Example: A developer configures ZIN's MCP Proxy to run a filesystem MCP server. In their Open Web UI settings, they add the ZIN proxy as a connection. Now, they can chat with their local model and say, "Search my 'Projects' folder for all Python files that don't have docstrings," and the model executes the search via the local proxy.
Use Case 4: Rapid Testing and Debugging for MCP Server Developers
Problem: Developers building their own MCP servers need a fast, low-overhead way to test tool-calling logic and ReAct agent loops without the "weight" of a full IDE or complex desktop application like Claude Desktop.

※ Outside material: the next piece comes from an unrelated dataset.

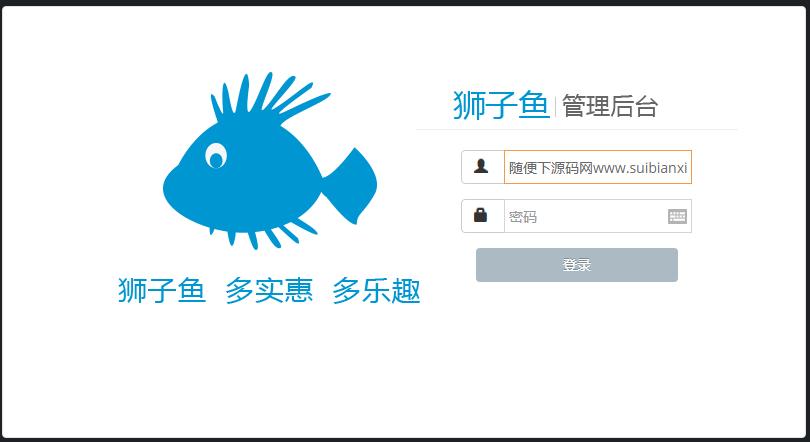 独立版 狮子鱼团购V12.4.0 版本 微信小程序 前端+后端 完整包带直播附带安装教程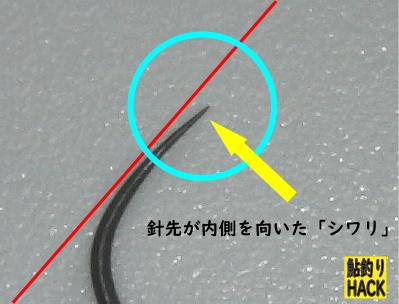 貫チラシの針先拡大画像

Solution: ZIN MCP Client provides a specialized CLI with a --debug flag that prints every raw interaction between the LLM and the MCP server. Its lightweight nature makes it the ideal "test bench" for ensuring a new MCP server is responding correctly to JSON-RPC calls.
Example: A developer creates a new "Weather MCP." Instead of a complex setup, they run uv run zin_mcp_client.py --config my-test-config.json --debug. They can instantly see if the local LLM is correctly formatting the get_weather tool arguments and how the server handles the response, all within the terminal.